Physiotherapy helps COVID-19 patients regain their sense of smell

Doctors treating COVID-19 patients experiencing loss of smell have developed physical therapy to restore nasal function. 

Physiotherapy helps COVID-19 patients regain their sense of smell
People with COVID-19 can practice physical therapy to regain olfactory function. Illustration: Pixabay

According to RT television, people who have lost their sense of smell after being infected with the SARS-CoV-2 virus are recommended to visit an otolaryngologist to find out the cause of the decline in olfactory function.

After ruling out seasonal allergies or other potential causes and identifying it as a post-COVID-19 symptom, interventions will be instituted.

"In the majority of cases, the loss of olfactory function is temporary, but that condition can take months or even years to recover," said researcher Tran Locke, who specializes in brain and neck surgery at the University of California, Los Angeles. Baylor School of Medicine in Houston.

Patients who have lost their sense of smell may be prescribed steroid anti-inflammatory drugs or nasal washes. If that doesn't work, doctors will ask COVID-19 patients to do physical therapy.

During therapy sessions, patients are exposed to different stimulant scents, such as essential oils, common herbs or plants with a characteristic aroma, for a period of 20 seconds to rehearse the analysis. brain, retrieving forgotten memories of scents.

Patients must attend therapy twice a day for 4 to 6 months, focusing on restoring the olfactory system. “It takes patience. The more you practice, the better the results will be. I advise patients to find a quiet, undisturbed place where they can concentrate on their practice,” Dr.

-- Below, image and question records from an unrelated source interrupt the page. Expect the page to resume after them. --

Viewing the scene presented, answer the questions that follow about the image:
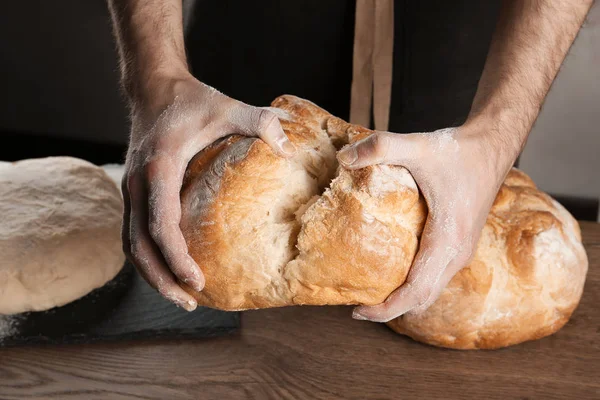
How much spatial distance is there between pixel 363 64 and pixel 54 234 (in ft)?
3.35

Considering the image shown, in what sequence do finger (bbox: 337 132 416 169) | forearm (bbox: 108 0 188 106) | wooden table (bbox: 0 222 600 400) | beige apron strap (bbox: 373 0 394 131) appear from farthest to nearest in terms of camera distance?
beige apron strap (bbox: 373 0 394 131) < wooden table (bbox: 0 222 600 400) < forearm (bbox: 108 0 188 106) < finger (bbox: 337 132 416 169)

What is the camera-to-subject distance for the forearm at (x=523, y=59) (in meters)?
1.37

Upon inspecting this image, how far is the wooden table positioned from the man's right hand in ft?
1.17

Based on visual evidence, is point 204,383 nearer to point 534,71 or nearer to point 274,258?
point 274,258

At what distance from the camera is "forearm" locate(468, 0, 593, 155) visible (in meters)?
1.37

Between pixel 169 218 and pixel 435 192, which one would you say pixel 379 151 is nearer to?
pixel 435 192

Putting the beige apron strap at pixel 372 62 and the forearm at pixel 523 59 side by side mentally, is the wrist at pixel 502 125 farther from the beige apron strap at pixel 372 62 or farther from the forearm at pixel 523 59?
the beige apron strap at pixel 372 62

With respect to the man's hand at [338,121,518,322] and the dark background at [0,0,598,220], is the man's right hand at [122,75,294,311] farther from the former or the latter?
the dark background at [0,0,598,220]

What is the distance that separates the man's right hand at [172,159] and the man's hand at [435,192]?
0.19m

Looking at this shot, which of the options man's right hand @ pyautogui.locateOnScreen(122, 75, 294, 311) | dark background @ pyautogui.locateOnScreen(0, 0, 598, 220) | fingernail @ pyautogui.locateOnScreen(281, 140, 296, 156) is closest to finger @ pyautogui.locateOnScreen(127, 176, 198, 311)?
man's right hand @ pyautogui.locateOnScreen(122, 75, 294, 311)

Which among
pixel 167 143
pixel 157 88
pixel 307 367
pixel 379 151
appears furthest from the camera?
pixel 307 367

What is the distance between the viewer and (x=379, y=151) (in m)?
1.09

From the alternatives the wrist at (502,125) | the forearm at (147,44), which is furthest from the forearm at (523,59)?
the forearm at (147,44)

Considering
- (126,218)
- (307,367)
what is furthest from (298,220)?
(307,367)
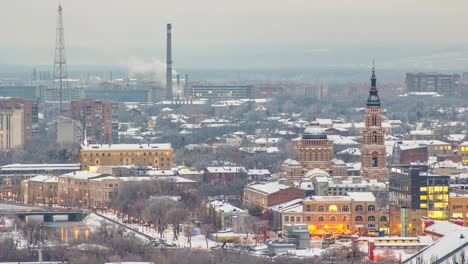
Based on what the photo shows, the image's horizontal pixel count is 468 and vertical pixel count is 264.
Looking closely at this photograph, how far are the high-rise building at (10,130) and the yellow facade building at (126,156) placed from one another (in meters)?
14.9

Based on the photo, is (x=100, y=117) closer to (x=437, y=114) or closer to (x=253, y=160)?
(x=253, y=160)

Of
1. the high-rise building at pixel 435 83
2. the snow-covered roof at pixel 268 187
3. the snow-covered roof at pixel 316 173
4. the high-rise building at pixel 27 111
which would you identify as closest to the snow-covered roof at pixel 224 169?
the snow-covered roof at pixel 268 187

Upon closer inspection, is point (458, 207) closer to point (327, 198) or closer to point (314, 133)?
point (327, 198)

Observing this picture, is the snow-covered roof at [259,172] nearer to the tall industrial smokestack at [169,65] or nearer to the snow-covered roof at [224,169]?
the snow-covered roof at [224,169]

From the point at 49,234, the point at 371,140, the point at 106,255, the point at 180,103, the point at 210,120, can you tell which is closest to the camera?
the point at 106,255

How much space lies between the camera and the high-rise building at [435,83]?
14625 centimetres

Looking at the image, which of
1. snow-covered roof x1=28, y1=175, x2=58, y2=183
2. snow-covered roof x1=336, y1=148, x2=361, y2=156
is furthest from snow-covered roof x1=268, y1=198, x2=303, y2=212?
snow-covered roof x1=336, y1=148, x2=361, y2=156

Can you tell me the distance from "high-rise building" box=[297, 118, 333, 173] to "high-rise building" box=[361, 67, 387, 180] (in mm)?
1629

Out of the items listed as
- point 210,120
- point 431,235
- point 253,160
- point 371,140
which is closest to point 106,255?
point 431,235

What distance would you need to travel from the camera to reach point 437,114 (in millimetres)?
118125

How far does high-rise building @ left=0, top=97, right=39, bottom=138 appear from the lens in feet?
306

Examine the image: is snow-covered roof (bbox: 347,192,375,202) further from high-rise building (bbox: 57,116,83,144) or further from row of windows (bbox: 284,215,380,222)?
high-rise building (bbox: 57,116,83,144)

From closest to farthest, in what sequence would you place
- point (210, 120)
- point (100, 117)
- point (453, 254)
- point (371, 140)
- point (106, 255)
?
point (453, 254) → point (106, 255) → point (371, 140) → point (100, 117) → point (210, 120)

Locke said.

However, the researchers warn that the sense of smell may not return to pre-COVID-19 levels, and they encourage patients to remember more about the smell during exercise to adapt to life later. when cured.

It remains to be seen exactly how long COVID-19 leads to olfactory impairment and whether treatments need to be improved to meet the growing demand for people with impaired olfactory function. sense or not.